Une fièvre impossible à négocier, ed. J’ai Lu, 6,20 euros, 288 pages.

Halimi à la plage / Catherine Valenti, Jean-Yves Le Naour

La femme engagée dans un transat.

Un court essai clair et interessant sur la vie de Gisèle Halimi, de son enfance à son métier d’avocate en passant par ses combats les plus emblématiques. Le texte est riche et on y découvre l’importance du procès de Bobigny dans la légalisation de l’IVG. L’impact du procès d’Aix-en-Provence sur le viol et le fait que cela devienne un crime. Gisèle Halimi s’empare de ces procès pour faire bouger les choses notamment via les couvertures médiatiques. L’avocate privilégie avant toutes choses les actes. Ceux qui permettront une plus grande égalité entre les hommes et les femmes. Enfin, on découvre dans cet essai joliment illustré son dernier combat, peut être le plus long, celui pour le respect de la parité en politique. Les choses ont bougé aujourd’hui chez les élues mais il reste encore du chemin à parcourir. Un court livre vraiment bien construit et que je vous recommande si vous ne connaissez pas le personnage.

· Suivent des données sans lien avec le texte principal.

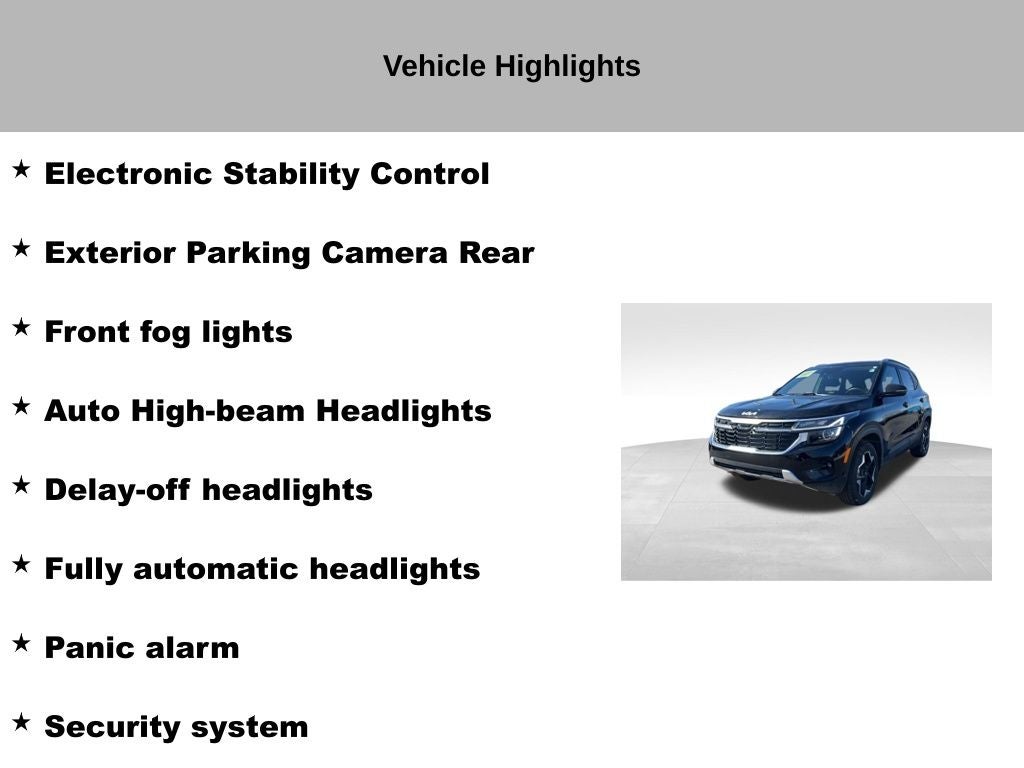 Vehicle Highlights

★ Electronic Stability Control

★ Exterior Parking Camera Rear

★ Front fog lights

★ Auto High-beam Headlights

★ Delay-off headlights

★ Fully automatic headlights

★ Panic alarm

★ Security system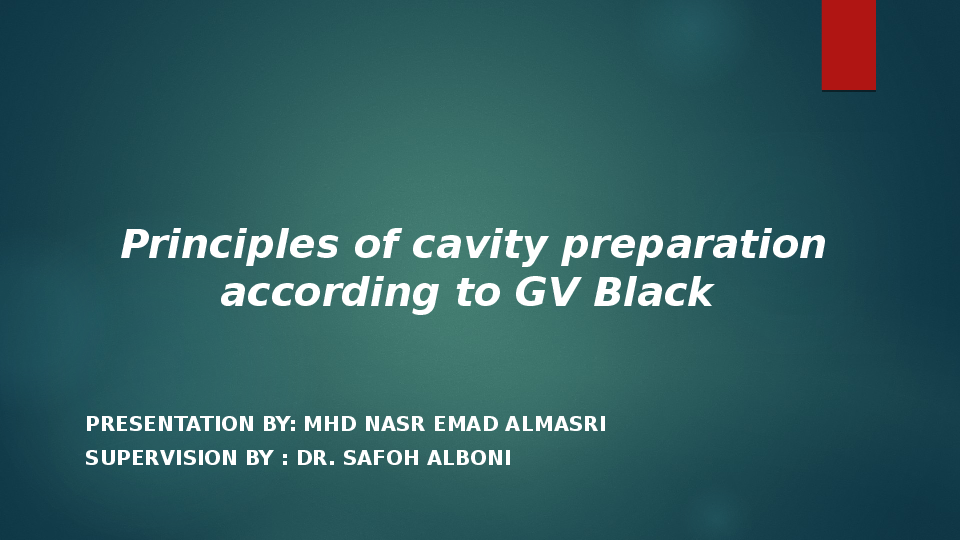 Principles of cavity preparation according to GV Black

PRESENTATION BY: MHD NASR EMAD ALMASRI
SUPERVISION BY : DR. SAFOH ALBONI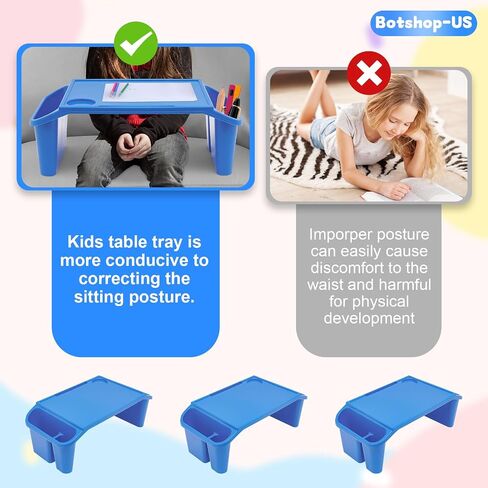 Botshop-US

Kids table tray is more conducive to correcting the sitting posture.

Imporper posture can easily cause discomfort to the waist and harmful for physical development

Halimi à la plage, ed. Dunod, 15,90 euros, 160 pages.

Je suis une sur deux / Giulia Foïs

Une reconstruction après un viol.

Un récit poignant et très bien écrit. Giulia Foïs livre un témoignage important. Ce n’est pas une lecture facile et ça remue pas mal. On retrouve sa plume alerte et son ton singulier, deux ingrédients qui fonctionnent déjà à merveille dans son émission « Pas son genre » sur France Inter.

Je suis une sur deux, Ed. Flammarion, 16 euros, 192 pages.

Chavirer / Lola Lafon

Un livre incontournable.

Je découvre Lola Lafon avec ce roman de la rentrée littéraire et c’est une véritable claque. Le ton singulier et les chapitres courts maintiennent le lecteur dans le récit et j’ai été happé du début à la fin. L’auteure traite les mécanismes de prédation des hommes sur des adolescentes mais aussi la culpabilité subit par les femmes plus tard dans leurs vies (et les ambivalences pour elles qui vont avec).

Les pensées et les fonctionnements des nombreux personnages autour de Cléo sont très bien retranscrits et cela favorise l’immersion dans le récit. C’est un livre qu’on a envie de relire pour réfléchir à des passages, à des réflexions. Un livre important à prêter autour de soi pour en discuter.

« …elle s’est fabriqué un lexique du silence. L’horizon est empoissonné. »

Au passage je vous conseille l’écoute de l’émission récente de Marie Richeux (Par les temps qui courent sur France Culture) où Lola Lafon est invitée. Cet entretien prolonge à merveille la lecture du roman.

Chavirer, Ed. Actes Sud, 20,50 euros, 352 pages.